I never would have expected a post like this from "onions" but it is amazing the little journeys our minds can take. Your dinner sounds delicious, the cake to die for.

Sandra said...

hubby had cake for breakfast today, it is his birthday and i had bought two pieces of carrot cake yesterday, no whole cake because we would eat it all. he ate a piece last night and this morning after he finished his eggs he ate the second piece. i love sauerkraut but keep the onions

Arkansas Patti said...

I firmly believe if one door closes another opens and it certainly did for you. How nice you got the bonus of free travel.
That cake looks marvelous. Now I am hungry.

Betsy Adams said...

Arkansas Patti is right: When one door closes, another one opens...

I love sauerkraut --but haven't had any in a long long time. My mother used to make it --and we'd have it with wieners....

That cake looks awesome... YUM---and yes, I would eat it for breakfast!
Hugs,
Betsy

Dee said...

Dear Heidrun, in another posting, months back, you mentioned your fluency in several languages. I so admire that and wish that I'd had the opportunity to learn more languages.

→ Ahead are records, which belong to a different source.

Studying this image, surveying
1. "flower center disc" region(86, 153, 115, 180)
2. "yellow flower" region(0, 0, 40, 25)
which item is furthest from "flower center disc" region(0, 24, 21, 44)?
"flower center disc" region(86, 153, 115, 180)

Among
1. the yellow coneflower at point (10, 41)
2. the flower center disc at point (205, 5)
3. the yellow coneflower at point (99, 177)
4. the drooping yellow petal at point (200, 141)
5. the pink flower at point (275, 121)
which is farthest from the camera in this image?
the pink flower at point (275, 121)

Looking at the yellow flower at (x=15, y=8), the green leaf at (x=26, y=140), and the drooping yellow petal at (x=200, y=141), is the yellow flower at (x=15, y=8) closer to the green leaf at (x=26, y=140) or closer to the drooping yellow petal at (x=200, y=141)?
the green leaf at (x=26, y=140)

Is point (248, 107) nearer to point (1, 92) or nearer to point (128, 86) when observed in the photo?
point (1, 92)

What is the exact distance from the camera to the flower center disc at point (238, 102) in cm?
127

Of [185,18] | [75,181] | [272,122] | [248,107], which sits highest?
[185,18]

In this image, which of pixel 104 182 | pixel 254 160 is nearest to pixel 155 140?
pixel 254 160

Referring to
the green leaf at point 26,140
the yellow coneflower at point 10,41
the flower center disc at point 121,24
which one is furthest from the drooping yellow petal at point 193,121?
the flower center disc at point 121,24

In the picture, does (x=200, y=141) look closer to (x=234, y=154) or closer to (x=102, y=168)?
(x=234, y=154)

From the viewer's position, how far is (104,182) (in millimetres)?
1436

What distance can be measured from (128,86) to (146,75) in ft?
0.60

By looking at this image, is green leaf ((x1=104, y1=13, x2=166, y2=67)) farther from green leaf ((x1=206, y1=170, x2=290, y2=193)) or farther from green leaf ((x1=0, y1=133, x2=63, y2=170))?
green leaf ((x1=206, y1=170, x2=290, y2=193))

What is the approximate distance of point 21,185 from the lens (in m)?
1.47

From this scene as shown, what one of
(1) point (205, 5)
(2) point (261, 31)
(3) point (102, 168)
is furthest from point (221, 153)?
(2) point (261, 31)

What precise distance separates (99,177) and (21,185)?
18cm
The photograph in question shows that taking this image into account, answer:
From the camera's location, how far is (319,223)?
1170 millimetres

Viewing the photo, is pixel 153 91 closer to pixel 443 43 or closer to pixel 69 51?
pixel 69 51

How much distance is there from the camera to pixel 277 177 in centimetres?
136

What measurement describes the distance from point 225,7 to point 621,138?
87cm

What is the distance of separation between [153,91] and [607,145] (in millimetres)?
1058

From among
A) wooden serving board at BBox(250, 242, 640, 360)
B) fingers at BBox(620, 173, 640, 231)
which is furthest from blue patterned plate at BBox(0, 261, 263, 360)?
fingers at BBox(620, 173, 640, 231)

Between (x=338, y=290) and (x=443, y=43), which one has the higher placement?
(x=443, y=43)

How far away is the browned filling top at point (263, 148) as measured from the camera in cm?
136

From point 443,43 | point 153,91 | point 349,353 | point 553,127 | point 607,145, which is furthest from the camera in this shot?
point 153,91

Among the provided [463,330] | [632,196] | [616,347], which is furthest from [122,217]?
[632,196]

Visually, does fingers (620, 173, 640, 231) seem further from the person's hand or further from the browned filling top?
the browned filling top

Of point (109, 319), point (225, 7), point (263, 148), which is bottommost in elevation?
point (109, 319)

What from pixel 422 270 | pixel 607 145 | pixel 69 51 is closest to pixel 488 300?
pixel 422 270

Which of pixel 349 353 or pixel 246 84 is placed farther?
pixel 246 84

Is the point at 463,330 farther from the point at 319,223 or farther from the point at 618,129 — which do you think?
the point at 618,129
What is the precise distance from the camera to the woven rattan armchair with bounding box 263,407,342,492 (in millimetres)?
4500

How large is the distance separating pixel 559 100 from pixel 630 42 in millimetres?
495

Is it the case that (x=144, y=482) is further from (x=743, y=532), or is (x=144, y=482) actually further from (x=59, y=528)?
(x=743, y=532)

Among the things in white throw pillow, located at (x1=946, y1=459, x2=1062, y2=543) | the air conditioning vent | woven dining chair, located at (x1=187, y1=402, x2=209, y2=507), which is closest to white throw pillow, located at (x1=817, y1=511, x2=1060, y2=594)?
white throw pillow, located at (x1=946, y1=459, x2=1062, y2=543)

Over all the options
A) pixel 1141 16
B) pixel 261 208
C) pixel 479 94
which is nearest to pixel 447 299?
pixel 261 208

As to little things that can bring back memories, we just never know when that happen or what the little thing will be. For you--chopping onions! Peace.

Kiki said...

Hallo liebe Heidrun,
aaaah, mir brennen schon die Augen beim Anschauen deiner Zwiebeln!! :-)
Dafür würde ich aber seeehr gerne mit dir ein Stück des tollen Pflaumenkuchens essen.
Auch hier ist der Herbst voll ausgebrochen. Erstaunlicherweise gibt es doch noch eine Menge Bäume, die ihre Blätter noch nicht verfärbt haben. Heute scheint die Sonne und gerade die roten Blätter sehen herrlich aus.
Ganz liebe Grüße,
Christa

Linda said...

Your dinner sounds scrumptious! When one door closes another opens but sometimes we focus too long on the closed door that we miss the open door. I am so very happy that you saw the open door...you deserve it!